То, как мы живем… этого недостаточно. – Она стояла перед ним в майке, доходившей ей только до пупка. Вид у нее был забавный и жалкий, но она не стыдилась. Он попытался улыбнуться.
– Да, чего уж хорошего! – сказал он.
– Послушай меня. Когда ты уехал, я была счастлива, я собиралась родить. Я думала: мне в жизни повезло. Потому что, даже если бы ты не вернулся, у меня было бы живое существо, которое я могла бы любить. Ты это можешь понять? Из всей нашей семьи уцелела одна моя сестренка, но она далеко. Потом появился ты, но ты ушел, и у меня никого не осталось. Никого не осталось. Во всем мире не осталось никого, кому я могла бы приносить радость и сама получать от этого радость, не было никого, кто мог бы стать частью моей жизни. Что может быть ужаснее?
Внизу под окнами загалдели американцы, высыпавшие из дома на холодную улицу. Они снимали противоугонные цепи с колес своих джипов и прогревали моторы, чье неровное урчание слабо доносилось сквозь оконное стекло.
Моска обнял ее.
– Ты еще такая слабенькая. – Он посмотрел на ее исхудавшее, костлявое полуголое тело. – Я бы не хотел, чтобы с тобой что-нибудь случилось.
И когда он произнес эти слова, его сердце захлестнула волна страха: а вдруг она почему-либо бросит его, уйдет, и серыми зимними утрами он будет просыпаться в этой комнате один, один будет стоять у этого окна, за его спиной будет зиять пустота комнаты, и все это произойдет только по его вине. Резко повернувшись к ней, он сказал нежно:
– Не сердись на меня. Давай немного подождем.

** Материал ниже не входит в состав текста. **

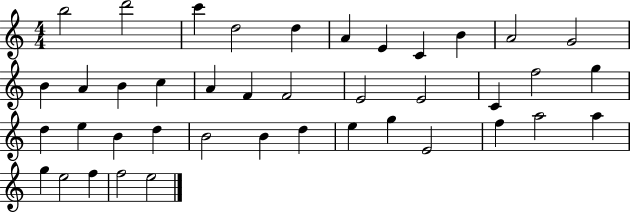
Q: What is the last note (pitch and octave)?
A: E5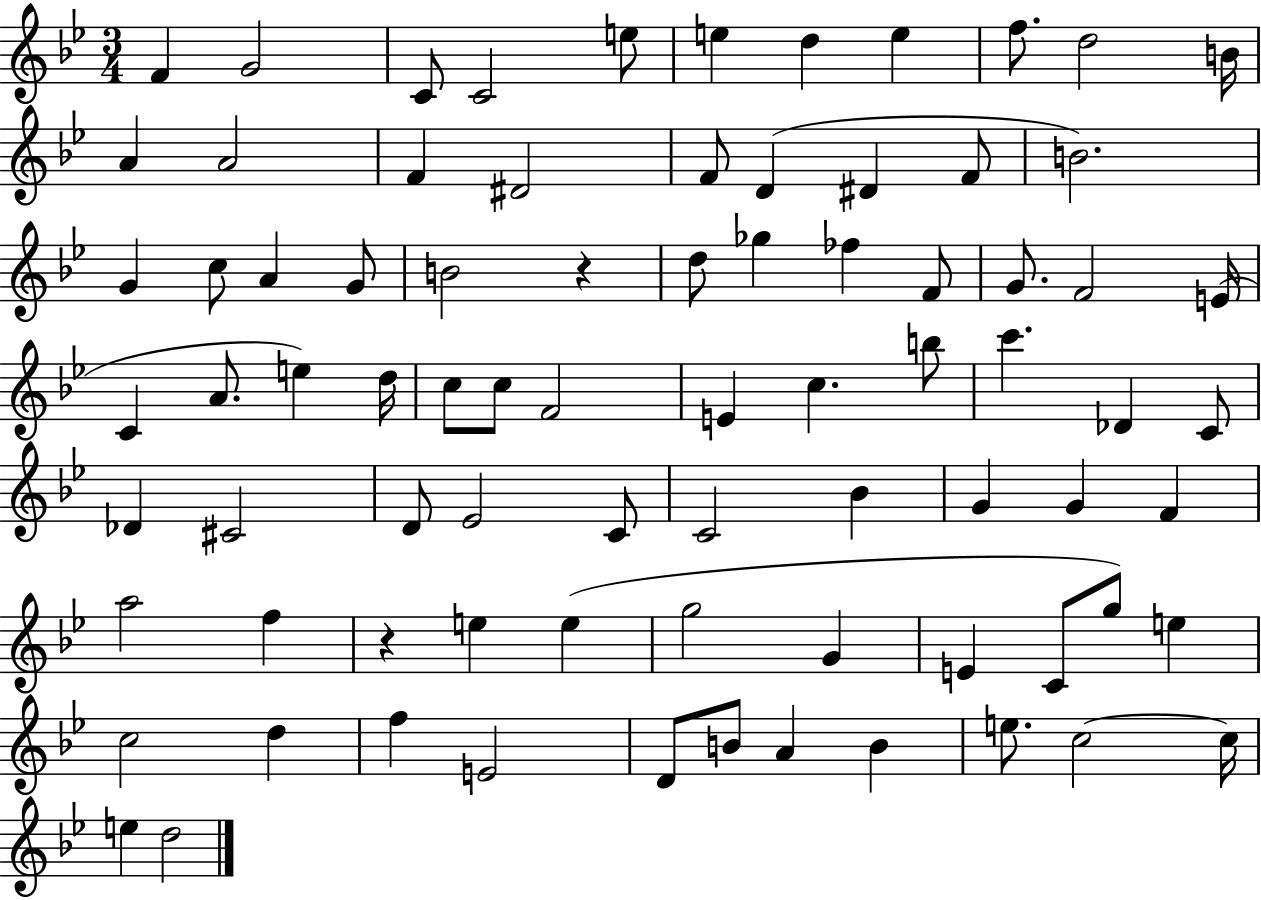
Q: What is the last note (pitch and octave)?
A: D5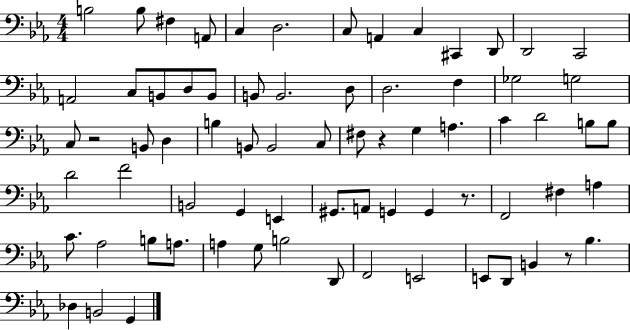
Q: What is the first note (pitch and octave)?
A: B3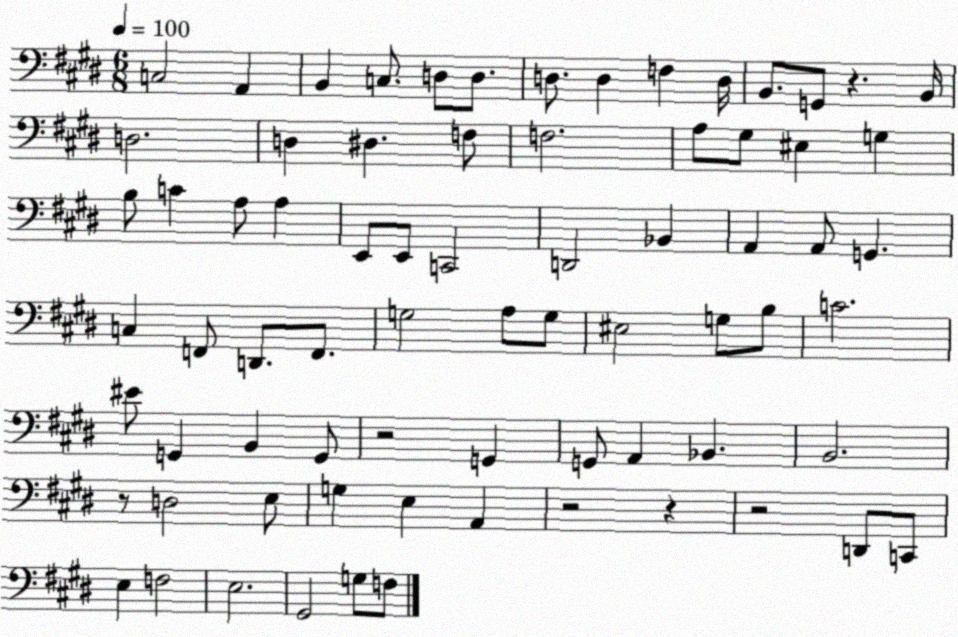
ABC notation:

X:1
T:Untitled
M:6/8
L:1/4
K:E
C,2 A,, B,, C,/2 D,/2 D,/2 D,/2 D, F, D,/4 B,,/2 G,,/2 z B,,/4 D,2 D, ^D, F,/2 F,2 A,/2 ^G,/2 ^E, G, B,/2 C A,/2 A, E,,/2 E,,/2 C,,2 D,,2 _B,, A,, A,,/2 G,, C, F,,/2 D,,/2 F,,/2 G,2 A,/2 G,/2 ^E,2 G,/2 B,/2 C2 ^E/2 G,, B,, G,,/2 z2 G,, G,,/2 A,, _B,, B,,2 z/2 D,2 E,/2 G, E, A,, z2 z z2 D,,/2 C,,/2 E, F,2 E,2 ^G,,2 G,/2 F,/2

Она не вырвалась из его объятий и тихо сказала:
– Ты же сам себя боишься. И сам знаешь это.
Я же вижу, какой ты с другими и какой ты со мной. Все думают, что ты такой неприветливый, такой… – она искала нужное слово, чтобы не обидеть его, – такой колючий. Но я-то знаю, что ты не такой. Другого мужчину мне и не нужно.
Фрау Майер и Йерген, когда я говорю что-то хорошее про тебя, только усмехаются. Я-то знаю, что они думают. – В ее голосе послышалась горечь, горечь женщины, которая бросает вызов целому миру за то, что никто не может оценить ее возлюбленного. – Они не понимают.
Он подхватил ее на руки, положил на кровать и накрыл одеялом.
– Ты простудишься, – сказал он, наклонился и поцеловал на прощанье. – У тебя будет все, что ты хочешь, – сказал он и улыбнулся. – Особенно то, что легко достается. И не беспокойся, что я могу уехать.
– Хорошо, – сказал она, засмеявшись. – Я буду ждать тебя.
Глава 7
В немецком ночном клубе, куда они вошли, оркестр играл быструю танцевальную мелодию.
Зал представлял собой длинное прямоугольное помещение с голыми стенами, ярко освещенное оголенными лампочками.
Все было заставлено тяжелыми, прямоугольной формы столами без скатертей и такими же тяжелыми складными стульями. Стены были голые, с шероховатой поверхностью, а высокий куполообразный потолок у впервые попавшего в этот зал создавал впечатление бездонной глубины кафедрального собора. Раньше здесь располагалась школьная аудитория, и эта бывшая аудитория была единственным, что осталось от разрушенного взрывом здания.